**Task to carry out**
Only the lines from the one containing "As seen in the" through the end of the material are to be echoed, each exactly as it appears.

**Records for the task**
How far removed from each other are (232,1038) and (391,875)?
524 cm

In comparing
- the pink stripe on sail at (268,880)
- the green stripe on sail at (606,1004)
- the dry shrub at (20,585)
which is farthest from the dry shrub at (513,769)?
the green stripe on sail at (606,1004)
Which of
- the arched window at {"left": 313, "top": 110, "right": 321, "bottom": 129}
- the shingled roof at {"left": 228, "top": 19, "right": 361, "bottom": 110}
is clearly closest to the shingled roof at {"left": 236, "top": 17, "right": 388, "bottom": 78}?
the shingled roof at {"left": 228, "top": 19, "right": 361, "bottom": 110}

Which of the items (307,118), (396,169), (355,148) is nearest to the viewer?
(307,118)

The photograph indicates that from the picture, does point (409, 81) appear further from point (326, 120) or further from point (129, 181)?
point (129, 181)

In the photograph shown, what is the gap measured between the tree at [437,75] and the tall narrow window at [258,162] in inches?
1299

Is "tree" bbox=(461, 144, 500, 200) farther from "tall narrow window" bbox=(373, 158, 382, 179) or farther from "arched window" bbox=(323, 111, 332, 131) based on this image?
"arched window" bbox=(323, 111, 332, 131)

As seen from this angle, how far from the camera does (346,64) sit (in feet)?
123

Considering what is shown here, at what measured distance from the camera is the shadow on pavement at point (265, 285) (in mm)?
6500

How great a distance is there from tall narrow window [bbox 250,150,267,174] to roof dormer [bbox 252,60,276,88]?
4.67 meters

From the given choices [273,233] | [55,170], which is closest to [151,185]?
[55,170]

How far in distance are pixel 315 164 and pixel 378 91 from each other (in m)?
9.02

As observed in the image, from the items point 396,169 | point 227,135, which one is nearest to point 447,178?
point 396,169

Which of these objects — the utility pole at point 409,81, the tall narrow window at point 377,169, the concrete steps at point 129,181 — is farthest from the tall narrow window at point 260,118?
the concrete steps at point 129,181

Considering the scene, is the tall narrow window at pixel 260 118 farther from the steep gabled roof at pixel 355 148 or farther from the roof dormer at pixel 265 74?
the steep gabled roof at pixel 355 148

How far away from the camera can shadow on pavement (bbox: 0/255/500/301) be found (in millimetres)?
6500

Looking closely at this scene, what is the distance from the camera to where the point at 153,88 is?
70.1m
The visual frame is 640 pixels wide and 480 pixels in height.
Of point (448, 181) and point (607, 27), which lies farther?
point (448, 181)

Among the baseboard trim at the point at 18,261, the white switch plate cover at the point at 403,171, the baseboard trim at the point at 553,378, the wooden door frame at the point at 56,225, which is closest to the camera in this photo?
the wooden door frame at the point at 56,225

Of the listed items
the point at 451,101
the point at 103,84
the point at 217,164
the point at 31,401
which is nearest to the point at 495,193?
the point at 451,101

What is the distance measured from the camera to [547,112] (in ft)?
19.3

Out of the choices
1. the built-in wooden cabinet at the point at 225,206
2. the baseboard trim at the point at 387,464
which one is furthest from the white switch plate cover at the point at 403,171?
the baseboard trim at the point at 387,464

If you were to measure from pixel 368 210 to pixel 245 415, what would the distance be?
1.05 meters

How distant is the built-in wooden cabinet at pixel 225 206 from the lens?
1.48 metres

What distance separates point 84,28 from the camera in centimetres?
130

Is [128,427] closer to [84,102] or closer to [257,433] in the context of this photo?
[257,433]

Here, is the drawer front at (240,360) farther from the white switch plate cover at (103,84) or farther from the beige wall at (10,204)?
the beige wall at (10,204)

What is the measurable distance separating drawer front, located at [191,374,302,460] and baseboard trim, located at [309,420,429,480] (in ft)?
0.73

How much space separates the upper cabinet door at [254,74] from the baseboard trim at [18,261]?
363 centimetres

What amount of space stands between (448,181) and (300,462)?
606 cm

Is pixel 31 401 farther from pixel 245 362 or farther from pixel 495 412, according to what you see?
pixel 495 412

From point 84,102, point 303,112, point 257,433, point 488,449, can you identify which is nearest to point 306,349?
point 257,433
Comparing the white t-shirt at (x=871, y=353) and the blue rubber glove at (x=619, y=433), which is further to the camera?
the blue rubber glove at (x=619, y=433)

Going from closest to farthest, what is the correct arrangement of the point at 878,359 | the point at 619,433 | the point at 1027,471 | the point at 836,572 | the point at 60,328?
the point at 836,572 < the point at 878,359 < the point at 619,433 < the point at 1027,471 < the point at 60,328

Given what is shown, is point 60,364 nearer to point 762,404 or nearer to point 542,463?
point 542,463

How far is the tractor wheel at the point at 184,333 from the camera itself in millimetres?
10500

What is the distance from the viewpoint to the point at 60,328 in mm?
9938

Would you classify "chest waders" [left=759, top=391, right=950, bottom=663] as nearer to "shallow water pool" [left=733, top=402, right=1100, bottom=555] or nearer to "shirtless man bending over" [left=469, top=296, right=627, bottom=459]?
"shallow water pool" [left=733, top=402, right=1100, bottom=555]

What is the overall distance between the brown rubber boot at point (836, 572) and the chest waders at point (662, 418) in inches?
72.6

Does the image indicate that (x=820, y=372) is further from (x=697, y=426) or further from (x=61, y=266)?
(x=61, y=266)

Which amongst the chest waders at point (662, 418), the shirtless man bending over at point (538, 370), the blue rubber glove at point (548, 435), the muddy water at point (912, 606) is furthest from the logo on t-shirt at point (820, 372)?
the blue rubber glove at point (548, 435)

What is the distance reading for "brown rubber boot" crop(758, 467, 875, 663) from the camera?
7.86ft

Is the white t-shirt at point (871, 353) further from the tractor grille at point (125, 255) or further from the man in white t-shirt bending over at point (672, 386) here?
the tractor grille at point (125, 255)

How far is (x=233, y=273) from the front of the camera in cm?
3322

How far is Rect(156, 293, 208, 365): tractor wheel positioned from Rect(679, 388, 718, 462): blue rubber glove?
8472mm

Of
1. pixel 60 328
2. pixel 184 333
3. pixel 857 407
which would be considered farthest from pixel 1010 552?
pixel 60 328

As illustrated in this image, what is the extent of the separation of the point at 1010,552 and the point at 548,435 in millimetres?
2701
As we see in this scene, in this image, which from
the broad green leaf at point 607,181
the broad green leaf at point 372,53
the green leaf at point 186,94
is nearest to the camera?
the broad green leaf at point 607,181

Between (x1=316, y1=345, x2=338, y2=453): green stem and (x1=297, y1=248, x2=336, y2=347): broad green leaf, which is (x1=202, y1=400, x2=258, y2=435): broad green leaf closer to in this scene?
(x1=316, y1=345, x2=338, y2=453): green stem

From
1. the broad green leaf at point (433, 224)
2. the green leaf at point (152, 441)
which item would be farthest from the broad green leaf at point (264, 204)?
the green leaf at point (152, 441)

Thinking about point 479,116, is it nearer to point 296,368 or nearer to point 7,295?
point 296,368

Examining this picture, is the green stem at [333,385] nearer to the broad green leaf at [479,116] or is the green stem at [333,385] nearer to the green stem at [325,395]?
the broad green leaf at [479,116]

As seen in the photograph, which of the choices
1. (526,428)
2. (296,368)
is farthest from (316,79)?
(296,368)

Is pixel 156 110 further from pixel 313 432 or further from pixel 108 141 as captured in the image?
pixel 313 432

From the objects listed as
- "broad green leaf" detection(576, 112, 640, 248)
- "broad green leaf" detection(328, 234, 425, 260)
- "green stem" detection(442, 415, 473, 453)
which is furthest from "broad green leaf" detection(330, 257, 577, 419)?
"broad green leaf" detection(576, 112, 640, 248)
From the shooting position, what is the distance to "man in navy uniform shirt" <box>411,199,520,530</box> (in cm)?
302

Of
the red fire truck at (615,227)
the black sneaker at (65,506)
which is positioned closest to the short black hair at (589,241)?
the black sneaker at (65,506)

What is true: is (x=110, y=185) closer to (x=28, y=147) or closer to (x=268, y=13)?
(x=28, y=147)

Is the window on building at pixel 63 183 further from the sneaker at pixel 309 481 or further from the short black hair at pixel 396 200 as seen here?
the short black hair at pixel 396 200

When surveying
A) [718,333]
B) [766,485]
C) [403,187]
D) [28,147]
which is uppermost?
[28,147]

**Task result**
As seen in the photograph, which of the choices
1. (526,428)
2. (296,368)
is farthest from (316,79)?
(296,368)

Is pixel 156 110 further from pixel 313 432 or further from pixel 108 141 as captured in the image?
pixel 313 432

From the objects listed as
- "broad green leaf" detection(576, 112, 640, 248)
- "broad green leaf" detection(328, 234, 425, 260)
- "green stem" detection(442, 415, 473, 453)
which is furthest from "broad green leaf" detection(330, 257, 577, 419)?
"broad green leaf" detection(576, 112, 640, 248)
From the shooting position, what is the distance to "man in navy uniform shirt" <box>411,199,520,530</box> (in cm)?
302

Of
the red fire truck at (615,227)
the black sneaker at (65,506)
which is positioned closest to the short black hair at (589,241)?
the black sneaker at (65,506)

What is true: is (x=110, y=185) closer to (x=28, y=147) or closer to (x=268, y=13)?
(x=28, y=147)

Is the window on building at pixel 63 183 further from the sneaker at pixel 309 481 or further from the short black hair at pixel 396 200 as seen here?
the short black hair at pixel 396 200

When surveying
A) [718,333]
B) [766,485]
C) [403,187]
D) [28,147]
which is uppermost?
[28,147]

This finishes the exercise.